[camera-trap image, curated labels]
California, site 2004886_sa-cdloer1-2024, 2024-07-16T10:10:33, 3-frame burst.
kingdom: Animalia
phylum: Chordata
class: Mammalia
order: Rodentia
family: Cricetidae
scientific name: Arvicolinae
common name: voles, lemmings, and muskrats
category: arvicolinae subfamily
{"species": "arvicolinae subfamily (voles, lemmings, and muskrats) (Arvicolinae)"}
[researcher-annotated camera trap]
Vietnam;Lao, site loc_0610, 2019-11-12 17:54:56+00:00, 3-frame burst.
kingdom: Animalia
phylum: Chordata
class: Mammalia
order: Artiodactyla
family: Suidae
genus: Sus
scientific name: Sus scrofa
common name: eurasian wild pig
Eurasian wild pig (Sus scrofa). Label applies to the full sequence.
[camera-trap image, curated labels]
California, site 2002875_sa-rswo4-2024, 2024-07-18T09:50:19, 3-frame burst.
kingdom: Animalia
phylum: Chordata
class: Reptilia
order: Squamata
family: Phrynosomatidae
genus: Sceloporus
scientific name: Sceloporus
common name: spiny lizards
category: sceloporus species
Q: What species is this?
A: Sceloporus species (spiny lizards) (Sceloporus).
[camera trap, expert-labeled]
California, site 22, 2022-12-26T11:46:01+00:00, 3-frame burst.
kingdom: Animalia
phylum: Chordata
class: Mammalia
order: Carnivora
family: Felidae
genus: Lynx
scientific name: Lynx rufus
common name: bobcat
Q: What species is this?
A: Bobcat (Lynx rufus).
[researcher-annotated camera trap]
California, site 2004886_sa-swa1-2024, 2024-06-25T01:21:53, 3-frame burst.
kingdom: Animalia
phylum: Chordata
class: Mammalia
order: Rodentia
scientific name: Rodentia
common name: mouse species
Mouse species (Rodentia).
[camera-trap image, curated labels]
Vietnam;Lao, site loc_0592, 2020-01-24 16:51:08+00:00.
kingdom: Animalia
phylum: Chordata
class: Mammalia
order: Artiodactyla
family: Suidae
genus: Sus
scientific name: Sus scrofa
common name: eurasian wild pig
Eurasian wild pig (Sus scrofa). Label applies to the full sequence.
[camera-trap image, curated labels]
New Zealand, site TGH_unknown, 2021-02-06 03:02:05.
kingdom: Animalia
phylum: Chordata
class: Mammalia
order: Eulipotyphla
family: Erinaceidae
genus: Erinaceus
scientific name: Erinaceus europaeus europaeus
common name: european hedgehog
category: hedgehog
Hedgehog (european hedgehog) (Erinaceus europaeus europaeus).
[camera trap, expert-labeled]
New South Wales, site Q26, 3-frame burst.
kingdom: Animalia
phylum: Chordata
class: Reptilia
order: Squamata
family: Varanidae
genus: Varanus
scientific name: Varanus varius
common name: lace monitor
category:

**TASK OBJECTIVE:** Everything from the line containing "category: hedgehog" through the last line of the listing must be reproduced exactly, and no other line.

**ANSWER TO THIS PROBLEM:**
category: hedgehog
Hedgehog (european hedgehog) (Erinaceus europaeus europaeus).
[camera trap, expert-labeled]
New South Wales, site Q26, 3-frame burst.
kingdom: Animalia
phylum: Chordata
class: Reptilia
order: Squamata
family: Varanidae
genus: Varanus
scientific name: Varanus varius
common name: lace monitor
category:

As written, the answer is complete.